I'm guess I'm quite lucky really - I have access to an excellent network connection, which meant I could tune into May's WWDC keynote, real time, in QT4. Well, there was a slight lag in speech so that you could see our Steve-o smile before the audience was completely in his pocket...
Anyhow, it was a fascinating 90 minutes for sure. OS 8.6 was released - good. They previewed Sonata (OS 9 surely?!) - better. And they briefly drew the curtains back on OS X - best.
I must admit, OS 8.6 is great. I installed it as soon as I could, and had a fiddle. Not a lot new perhaps, but it does seem faster and more stable. OK, so all I see is less bombs, and more 'kindly' suggestions that I should restart soon. But if stability is hitting the return key, then I'll take it.
According to the WWDC, Sonata is a big step towards  
OS X 'look and feel', yet it'll remain, at heart Mac OS.

Listed entries:
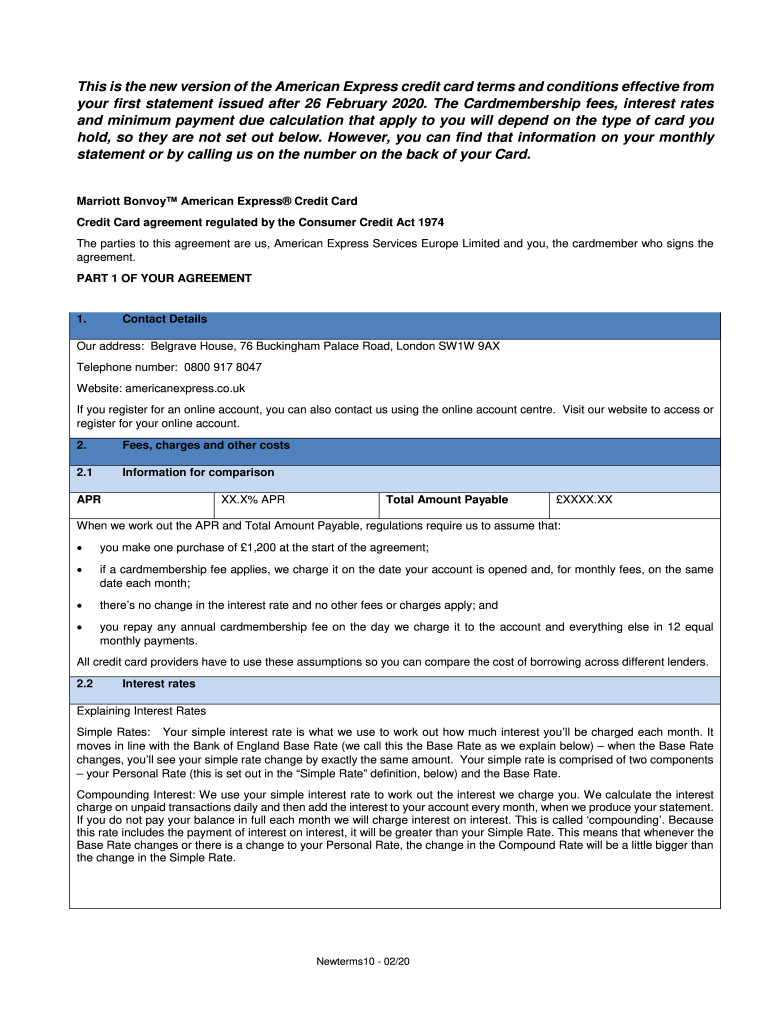 This is the new version of the American Express credit card terms and conditions effective from your first statement issued after 26 February 2020. The Cardmembership fees, interest rates and minimum payment due calculation that apply to you will depend on the type of card you hold, so they are not set out below. However, you can find that information on your monthly statement or by calling us on the number on the back of your Card.

Marriott Bonvoy™ American Express® Credit Card

Credit Card agreement regulated by the Consumer Credit Act 1974

The parties to this agreement are us, American Express Services Europe Limited and you, the cardmember who signs the agreement.

PART 1 OF YOUR AGREEMENT

1. Contact Details

Our address: Belgrave House, 76 Buckingham Palace Road, London SW1W 9AX

Telephone number: 0800 917 8047

Website: americanexpress.co.uk

If you register for an online account, you can also contact us using the online account centre. Visit our website to access or register for your online account.

2. Fees, charges and other costs

2.1 Information for comparison

| APR | XX.X% APR | Total Amount Payable | £XXXX.XX |
|---|---|---|---|

When we work out the APR and Total Amount Payable, regulations require us to assume that:

• you make one purchase of £1,200 at the start of the agreement;

• if a cardmembership fee applies, we charge it on the date your account is opened and, for monthly fees, on the same date each month;

• there's no change in the interest rate and no other fees or charges apply; and

• you repay any annual cardmembership fee on the day we charge it to the account and everything else in 12 equal monthly payments.

All credit card providers have to use these assumptions so you can compare the cost of borrowing across different lenders.

2.2 Interest rates

Explaining Interest Rates

Simple Rates: Your simple interest rate is what we use to work out how much interest you'll be charged each month. It moves in line with the Bank of England Base Rate (we call this the Base Rate as we explain below) – when the Base Rate changes, you'll see your simple rate change by exactly the same amount. Your simple rate is comprised of two components – your Personal Rate (this is set out in the "Simple Rate" definition, below) and the Base Rate.

Compounding Interest: We use your simple interest rate to work out the interest we charge you. We calculate the interest charge on unpaid transactions daily and then add the interest to your account every month, when we produce your statement. If you do not pay your balance in full each month we will charge interest on interest. This is called 'compounding'. Because this rate includes the payment of interest on interest, it will be greater than your Simple Rate. This means that whenever the Base Rate changes or there is a change to your Personal Rate, the change in the Compound Rate will be a little bigger than the change in the Simple Rate.

Newterms10 - 02/20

Prompt 1: Using the post on the WWDC keynote, decide whether each statement agrees with it: (a) The writer watched the keynote live in QT4. (b) The keynote ran for two hours. (c) The writer finds OS 8.6 faster and more stable. For each, answer yes or no and quote the deciding words of the post.
Prompt 2: Reproduce the post on the WWDC keynote exactly as it appears, from "I must admit, OS" to "heart Mac OS.".
Prompt 3: Carry on the post on the WWDC keynote from the point where it stops.
The rows play no part in any of this.

Exercise response 1:
(a) Yes: "tune into May's WWDC keynote, real time, in QT4"
(b) No: "it was a fascinating 90 minutes for sure"
(c) Yes: "it does seem faster and more stable"

Exercise response 2:
I must admit, OS 8.6 is great. I installed it as soon as I could, and had a fiddle. Not a lot new perhaps, but it does seem faster and more stable. OK, so all I see is less bombs, and more 'kindly' suggestions that I should restart soon. But if stability is hitting the return key, then I'll take it.
According to the WWDC, Sonata is a big step towards  
OS X 'look and feel', yet it'll remain, at heart Mac OS.

Exercise response 3:
Down at ID software there will no doubt be much
grinding and gnashing of teeth at this (although I guess
they can start carbonising soon enough), but with me,
Mac OS is fine.
Just fine.
You see, I've picked up this reputation around my work place, my friends and relatives that I'm this crying, walking, talking, living Mac OS expert. (Well, maybe not the crying bit). I can't really object to it, since they mean it as a compliment. 'Hey Adam', they say 'why is BLANK doing this, when I open BLANK?'. 'How the BLANK do I know!', is often my reply, until I'm coaxed to solve their dilemma by a cup of hot espresso, or the promise of a beer next time they're down at the local.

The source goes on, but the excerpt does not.